*Problem*
A line belongs in the answer if it contains "trap"; copy every such line from the entries below.

*Exercise inputs*
══════════
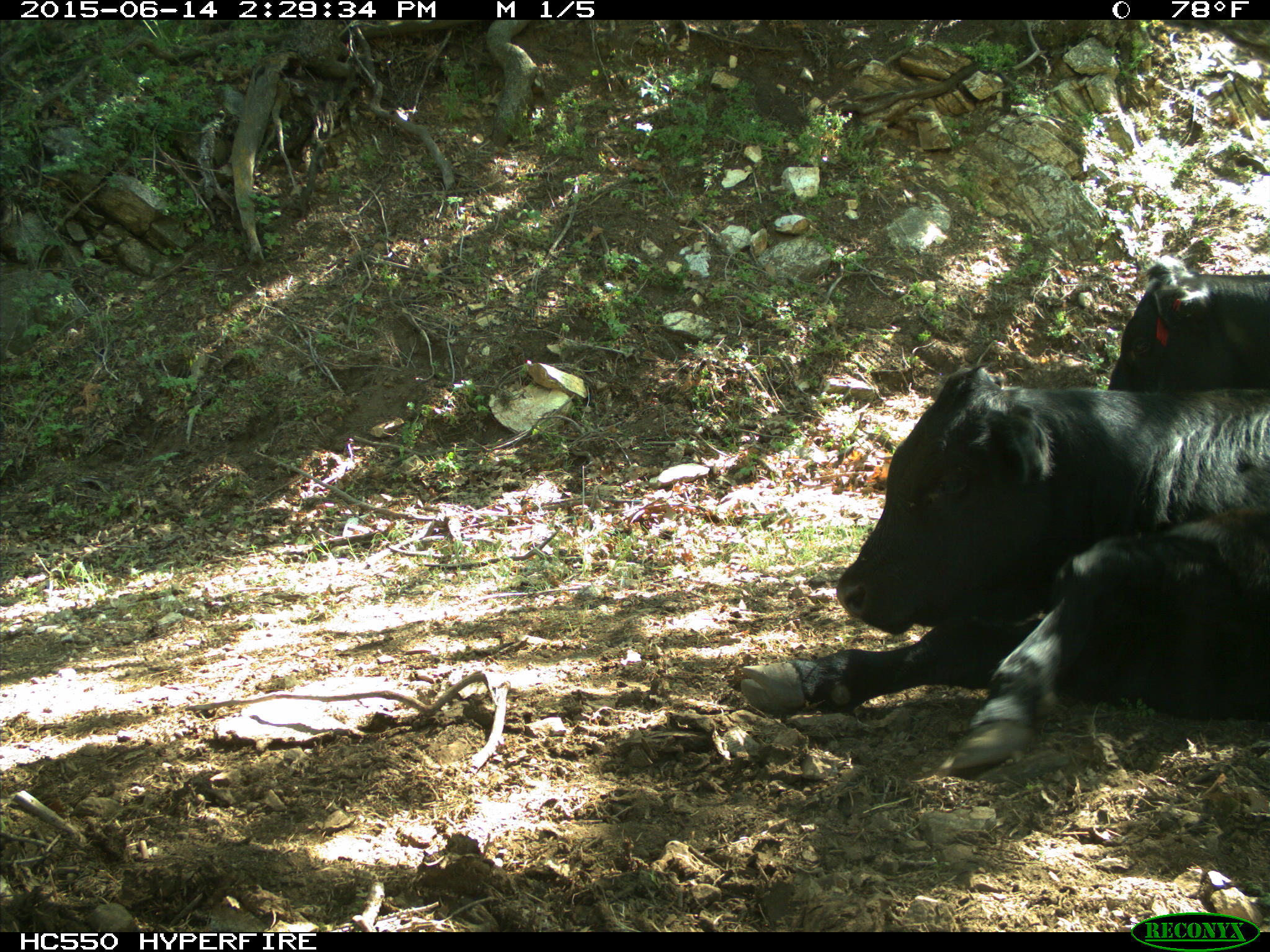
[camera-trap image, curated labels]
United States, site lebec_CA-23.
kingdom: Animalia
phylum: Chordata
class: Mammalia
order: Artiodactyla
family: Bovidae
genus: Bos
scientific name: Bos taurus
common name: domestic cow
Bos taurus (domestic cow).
══════════
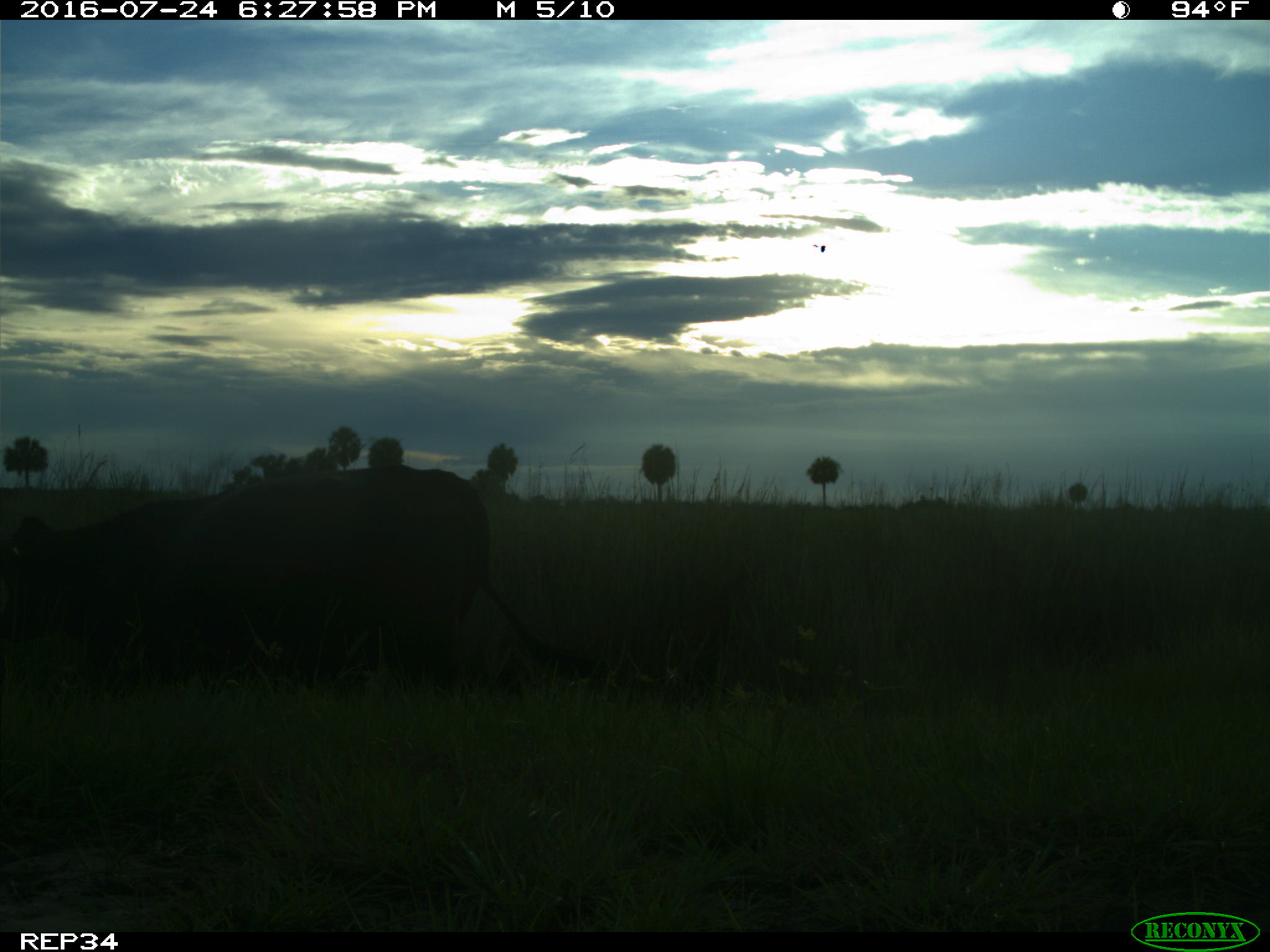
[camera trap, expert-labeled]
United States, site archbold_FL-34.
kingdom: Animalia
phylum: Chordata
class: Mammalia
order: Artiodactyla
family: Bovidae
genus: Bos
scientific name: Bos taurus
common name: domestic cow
══════════
*Problem solution*
[camera-trap image, curated labels]
[camera trap, expert-labeled]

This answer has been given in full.